[START OF RECORD EXTRACTS]
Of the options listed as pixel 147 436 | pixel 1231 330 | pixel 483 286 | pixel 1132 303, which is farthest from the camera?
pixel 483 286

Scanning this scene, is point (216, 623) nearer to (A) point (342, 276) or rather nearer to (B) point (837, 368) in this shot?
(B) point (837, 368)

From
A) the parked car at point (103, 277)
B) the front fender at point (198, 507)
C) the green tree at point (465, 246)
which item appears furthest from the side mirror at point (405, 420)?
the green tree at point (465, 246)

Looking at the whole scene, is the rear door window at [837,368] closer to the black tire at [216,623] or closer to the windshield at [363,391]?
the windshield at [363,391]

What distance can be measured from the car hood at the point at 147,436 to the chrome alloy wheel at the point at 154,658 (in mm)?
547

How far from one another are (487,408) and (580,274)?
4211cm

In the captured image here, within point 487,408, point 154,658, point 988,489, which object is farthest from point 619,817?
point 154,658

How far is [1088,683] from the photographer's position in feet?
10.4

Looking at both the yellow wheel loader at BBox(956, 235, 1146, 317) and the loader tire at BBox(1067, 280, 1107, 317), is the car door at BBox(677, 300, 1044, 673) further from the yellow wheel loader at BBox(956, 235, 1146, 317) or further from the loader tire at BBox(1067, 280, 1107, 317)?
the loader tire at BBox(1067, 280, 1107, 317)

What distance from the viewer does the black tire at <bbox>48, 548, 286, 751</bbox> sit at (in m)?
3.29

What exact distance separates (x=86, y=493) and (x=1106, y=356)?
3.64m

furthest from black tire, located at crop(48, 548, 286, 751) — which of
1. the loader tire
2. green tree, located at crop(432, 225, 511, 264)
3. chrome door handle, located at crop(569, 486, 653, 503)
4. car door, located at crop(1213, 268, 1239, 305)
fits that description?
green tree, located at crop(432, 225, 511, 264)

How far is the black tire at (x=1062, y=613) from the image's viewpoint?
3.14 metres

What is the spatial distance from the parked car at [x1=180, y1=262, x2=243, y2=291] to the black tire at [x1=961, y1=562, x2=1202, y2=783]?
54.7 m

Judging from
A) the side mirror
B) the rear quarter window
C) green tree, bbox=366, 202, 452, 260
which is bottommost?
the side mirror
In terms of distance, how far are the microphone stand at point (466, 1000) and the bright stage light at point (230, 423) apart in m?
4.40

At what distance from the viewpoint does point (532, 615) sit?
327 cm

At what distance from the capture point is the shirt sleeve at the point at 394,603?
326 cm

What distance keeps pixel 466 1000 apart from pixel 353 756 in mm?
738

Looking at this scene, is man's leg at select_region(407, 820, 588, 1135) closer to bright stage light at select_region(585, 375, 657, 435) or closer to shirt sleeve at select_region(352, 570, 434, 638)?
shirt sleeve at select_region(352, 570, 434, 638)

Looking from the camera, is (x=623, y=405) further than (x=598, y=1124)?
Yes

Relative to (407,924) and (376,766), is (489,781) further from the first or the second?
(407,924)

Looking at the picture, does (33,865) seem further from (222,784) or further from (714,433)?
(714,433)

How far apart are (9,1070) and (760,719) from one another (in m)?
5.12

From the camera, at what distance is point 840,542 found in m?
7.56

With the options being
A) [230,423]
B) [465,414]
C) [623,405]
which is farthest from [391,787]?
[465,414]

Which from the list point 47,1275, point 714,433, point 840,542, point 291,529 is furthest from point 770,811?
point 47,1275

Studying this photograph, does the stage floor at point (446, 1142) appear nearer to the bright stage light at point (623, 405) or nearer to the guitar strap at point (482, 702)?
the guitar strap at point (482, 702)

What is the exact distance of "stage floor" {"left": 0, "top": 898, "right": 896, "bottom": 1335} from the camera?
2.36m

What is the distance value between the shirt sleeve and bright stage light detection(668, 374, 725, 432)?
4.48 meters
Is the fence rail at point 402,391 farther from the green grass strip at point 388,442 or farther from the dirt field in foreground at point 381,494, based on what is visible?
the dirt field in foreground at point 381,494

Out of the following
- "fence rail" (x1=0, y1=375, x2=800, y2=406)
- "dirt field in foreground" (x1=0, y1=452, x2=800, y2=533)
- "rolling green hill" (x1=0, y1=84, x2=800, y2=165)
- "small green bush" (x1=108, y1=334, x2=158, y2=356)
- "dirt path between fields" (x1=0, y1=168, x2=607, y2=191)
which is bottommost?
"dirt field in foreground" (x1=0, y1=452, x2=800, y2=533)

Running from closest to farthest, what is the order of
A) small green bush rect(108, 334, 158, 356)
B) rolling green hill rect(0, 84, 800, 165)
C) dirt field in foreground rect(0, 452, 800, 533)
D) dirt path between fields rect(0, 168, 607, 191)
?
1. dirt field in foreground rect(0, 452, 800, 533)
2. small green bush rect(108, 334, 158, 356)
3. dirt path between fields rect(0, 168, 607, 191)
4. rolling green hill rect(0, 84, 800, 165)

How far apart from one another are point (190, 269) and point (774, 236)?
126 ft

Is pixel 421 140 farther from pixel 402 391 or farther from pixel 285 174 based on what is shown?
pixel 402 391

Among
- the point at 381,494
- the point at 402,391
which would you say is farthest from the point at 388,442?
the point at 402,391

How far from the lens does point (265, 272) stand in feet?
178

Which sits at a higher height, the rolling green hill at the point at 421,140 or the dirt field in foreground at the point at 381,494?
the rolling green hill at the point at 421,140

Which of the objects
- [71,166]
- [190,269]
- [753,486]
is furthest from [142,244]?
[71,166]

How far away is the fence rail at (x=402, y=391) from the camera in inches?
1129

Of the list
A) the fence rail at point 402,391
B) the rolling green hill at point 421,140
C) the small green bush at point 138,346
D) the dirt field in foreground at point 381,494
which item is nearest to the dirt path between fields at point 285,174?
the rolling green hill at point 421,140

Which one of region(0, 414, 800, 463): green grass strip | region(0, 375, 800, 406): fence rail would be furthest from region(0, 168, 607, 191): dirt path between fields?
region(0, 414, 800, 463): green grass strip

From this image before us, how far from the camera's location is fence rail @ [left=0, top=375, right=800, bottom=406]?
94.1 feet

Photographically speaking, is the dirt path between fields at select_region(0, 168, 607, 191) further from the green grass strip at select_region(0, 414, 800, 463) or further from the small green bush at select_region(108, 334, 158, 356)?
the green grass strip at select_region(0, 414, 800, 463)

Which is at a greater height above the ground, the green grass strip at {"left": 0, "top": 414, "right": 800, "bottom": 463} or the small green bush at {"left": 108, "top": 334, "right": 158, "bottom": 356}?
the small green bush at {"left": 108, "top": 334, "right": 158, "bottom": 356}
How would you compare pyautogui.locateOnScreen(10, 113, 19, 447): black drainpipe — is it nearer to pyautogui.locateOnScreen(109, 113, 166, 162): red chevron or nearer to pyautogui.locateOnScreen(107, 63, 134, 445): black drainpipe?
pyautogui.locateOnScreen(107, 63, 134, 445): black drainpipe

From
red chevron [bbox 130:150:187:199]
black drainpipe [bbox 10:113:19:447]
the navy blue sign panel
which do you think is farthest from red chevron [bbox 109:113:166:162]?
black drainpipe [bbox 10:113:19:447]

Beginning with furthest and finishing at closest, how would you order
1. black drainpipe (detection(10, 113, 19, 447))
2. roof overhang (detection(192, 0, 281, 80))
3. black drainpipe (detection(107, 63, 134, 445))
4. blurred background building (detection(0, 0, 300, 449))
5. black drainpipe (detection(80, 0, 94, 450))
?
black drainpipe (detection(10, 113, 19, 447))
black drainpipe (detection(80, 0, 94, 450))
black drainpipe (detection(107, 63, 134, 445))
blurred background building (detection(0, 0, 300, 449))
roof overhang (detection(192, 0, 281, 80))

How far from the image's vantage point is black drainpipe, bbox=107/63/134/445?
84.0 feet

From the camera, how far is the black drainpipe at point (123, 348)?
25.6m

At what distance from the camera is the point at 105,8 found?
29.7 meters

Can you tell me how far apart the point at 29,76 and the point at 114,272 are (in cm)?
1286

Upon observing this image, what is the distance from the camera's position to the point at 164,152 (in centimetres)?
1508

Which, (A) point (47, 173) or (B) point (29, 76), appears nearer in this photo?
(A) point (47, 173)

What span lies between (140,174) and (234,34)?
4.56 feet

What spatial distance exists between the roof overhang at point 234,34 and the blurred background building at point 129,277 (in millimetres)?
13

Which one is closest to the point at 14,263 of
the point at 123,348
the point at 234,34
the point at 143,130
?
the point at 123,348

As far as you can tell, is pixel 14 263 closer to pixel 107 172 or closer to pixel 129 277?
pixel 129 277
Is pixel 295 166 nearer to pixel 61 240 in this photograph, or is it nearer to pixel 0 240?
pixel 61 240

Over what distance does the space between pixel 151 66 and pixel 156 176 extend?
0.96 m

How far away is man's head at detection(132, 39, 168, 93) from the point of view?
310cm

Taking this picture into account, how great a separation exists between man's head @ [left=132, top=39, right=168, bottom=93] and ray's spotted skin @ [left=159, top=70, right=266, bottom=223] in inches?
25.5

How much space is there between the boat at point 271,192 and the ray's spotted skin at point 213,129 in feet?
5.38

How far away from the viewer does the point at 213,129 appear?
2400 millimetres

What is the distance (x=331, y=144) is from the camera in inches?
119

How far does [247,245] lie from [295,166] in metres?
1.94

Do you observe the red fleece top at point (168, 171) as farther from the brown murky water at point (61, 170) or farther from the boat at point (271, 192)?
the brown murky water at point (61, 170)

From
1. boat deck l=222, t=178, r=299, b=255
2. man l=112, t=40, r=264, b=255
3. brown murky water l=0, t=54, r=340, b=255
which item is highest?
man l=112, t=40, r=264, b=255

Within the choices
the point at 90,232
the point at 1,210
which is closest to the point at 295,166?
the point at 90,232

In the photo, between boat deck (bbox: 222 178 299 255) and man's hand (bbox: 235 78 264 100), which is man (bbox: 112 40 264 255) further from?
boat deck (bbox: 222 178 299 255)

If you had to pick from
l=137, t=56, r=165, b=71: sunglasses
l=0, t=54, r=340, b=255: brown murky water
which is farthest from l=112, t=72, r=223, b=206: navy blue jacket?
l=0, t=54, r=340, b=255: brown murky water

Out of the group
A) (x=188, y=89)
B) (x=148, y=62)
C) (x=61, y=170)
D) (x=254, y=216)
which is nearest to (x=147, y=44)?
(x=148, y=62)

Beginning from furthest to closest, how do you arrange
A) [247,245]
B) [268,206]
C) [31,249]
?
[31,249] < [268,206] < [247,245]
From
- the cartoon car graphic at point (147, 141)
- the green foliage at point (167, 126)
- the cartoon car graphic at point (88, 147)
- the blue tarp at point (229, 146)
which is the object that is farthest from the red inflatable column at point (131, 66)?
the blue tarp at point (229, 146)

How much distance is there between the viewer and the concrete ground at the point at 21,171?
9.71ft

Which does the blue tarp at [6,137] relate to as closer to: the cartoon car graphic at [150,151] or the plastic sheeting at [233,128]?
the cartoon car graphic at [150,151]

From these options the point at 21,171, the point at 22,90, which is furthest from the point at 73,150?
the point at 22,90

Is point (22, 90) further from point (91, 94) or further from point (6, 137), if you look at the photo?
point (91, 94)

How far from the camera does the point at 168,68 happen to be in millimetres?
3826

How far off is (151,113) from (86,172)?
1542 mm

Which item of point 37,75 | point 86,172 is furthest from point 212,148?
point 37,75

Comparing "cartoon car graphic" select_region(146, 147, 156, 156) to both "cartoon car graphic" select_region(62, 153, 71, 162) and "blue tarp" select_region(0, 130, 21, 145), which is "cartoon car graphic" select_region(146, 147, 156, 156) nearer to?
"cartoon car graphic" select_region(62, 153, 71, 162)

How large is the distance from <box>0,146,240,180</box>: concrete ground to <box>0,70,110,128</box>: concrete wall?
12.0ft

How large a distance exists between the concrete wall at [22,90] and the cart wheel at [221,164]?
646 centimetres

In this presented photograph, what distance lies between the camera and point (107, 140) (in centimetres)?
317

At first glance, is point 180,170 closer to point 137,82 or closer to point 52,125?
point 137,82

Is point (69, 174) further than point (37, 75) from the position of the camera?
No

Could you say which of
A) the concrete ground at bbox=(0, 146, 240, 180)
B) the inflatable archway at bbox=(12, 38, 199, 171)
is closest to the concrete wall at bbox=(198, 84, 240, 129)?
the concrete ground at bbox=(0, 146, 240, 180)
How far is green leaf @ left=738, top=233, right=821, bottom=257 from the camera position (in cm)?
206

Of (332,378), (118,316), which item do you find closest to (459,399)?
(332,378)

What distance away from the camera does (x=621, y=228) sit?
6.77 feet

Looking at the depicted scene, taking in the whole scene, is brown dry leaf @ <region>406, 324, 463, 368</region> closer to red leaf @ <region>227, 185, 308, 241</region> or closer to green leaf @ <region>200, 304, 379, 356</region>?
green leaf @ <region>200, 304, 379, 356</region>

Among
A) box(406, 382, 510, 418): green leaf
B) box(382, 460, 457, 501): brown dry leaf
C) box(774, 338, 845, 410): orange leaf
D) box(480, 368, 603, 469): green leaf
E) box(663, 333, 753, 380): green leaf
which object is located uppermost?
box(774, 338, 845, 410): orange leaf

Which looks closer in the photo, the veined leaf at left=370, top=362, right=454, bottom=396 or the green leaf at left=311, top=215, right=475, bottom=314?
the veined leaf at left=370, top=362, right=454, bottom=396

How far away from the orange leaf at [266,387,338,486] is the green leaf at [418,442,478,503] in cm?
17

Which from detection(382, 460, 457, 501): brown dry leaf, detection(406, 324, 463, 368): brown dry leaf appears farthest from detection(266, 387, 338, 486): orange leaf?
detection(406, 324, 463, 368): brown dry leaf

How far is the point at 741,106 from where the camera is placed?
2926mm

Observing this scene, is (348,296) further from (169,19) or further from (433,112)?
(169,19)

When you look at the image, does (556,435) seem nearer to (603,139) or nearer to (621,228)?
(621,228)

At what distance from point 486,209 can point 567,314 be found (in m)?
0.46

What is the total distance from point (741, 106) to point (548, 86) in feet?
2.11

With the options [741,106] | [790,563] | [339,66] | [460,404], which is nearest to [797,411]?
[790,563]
[END OF RECORD EXTRACTS]
§ AIM OF THE TASK:
Could you rewrite the listing from the line containing "From the camera, at" down to the line containing "4. rolling green hill rect(0, 84, 800, 165)", swapping "fence rail" for "wooden fence rail" and leaving everything else unchanged?

§ SOLUTION TO THIS TASK:
From the camera, at what distance is point 840,542 found in m?
7.56

With the options being
A) [230,423]
B) [465,414]
C) [623,405]
which is farthest from [391,787]?
[465,414]

Which from the list point 47,1275, point 714,433, point 840,542, point 291,529 is furthest from point 770,811?
point 47,1275

Studying this photograph, does the stage floor at point (446, 1142) appear nearer to the bright stage light at point (623, 405) or nearer to the guitar strap at point (482, 702)?
the guitar strap at point (482, 702)

What is the exact distance of "stage floor" {"left": 0, "top": 898, "right": 896, "bottom": 1335} from the camera?
2.36m

What is the distance value between the shirt sleeve and bright stage light detection(668, 374, 725, 432)?
4.48 meters
Is the wooden fence rail at point 402,391 farther from the green grass strip at point 388,442 or farther from the dirt field in foreground at point 381,494, based on what is visible?
the dirt field in foreground at point 381,494

Out of the following
- "wooden fence rail" (x1=0, y1=375, x2=800, y2=406)
- "dirt field in foreground" (x1=0, y1=452, x2=800, y2=533)
- "rolling green hill" (x1=0, y1=84, x2=800, y2=165)
- "small green bush" (x1=108, y1=334, x2=158, y2=356)
- "dirt path between fields" (x1=0, y1=168, x2=607, y2=191)
which is bottommost?
"dirt field in foreground" (x1=0, y1=452, x2=800, y2=533)

Running from closest to farthest, what is the order of
A) small green bush rect(108, 334, 158, 356)
B) rolling green hill rect(0, 84, 800, 165)
C) dirt field in foreground rect(0, 452, 800, 533)
D) dirt path between fields rect(0, 168, 607, 191)
?
1. dirt field in foreground rect(0, 452, 800, 533)
2. small green bush rect(108, 334, 158, 356)
3. dirt path between fields rect(0, 168, 607, 191)
4. rolling green hill rect(0, 84, 800, 165)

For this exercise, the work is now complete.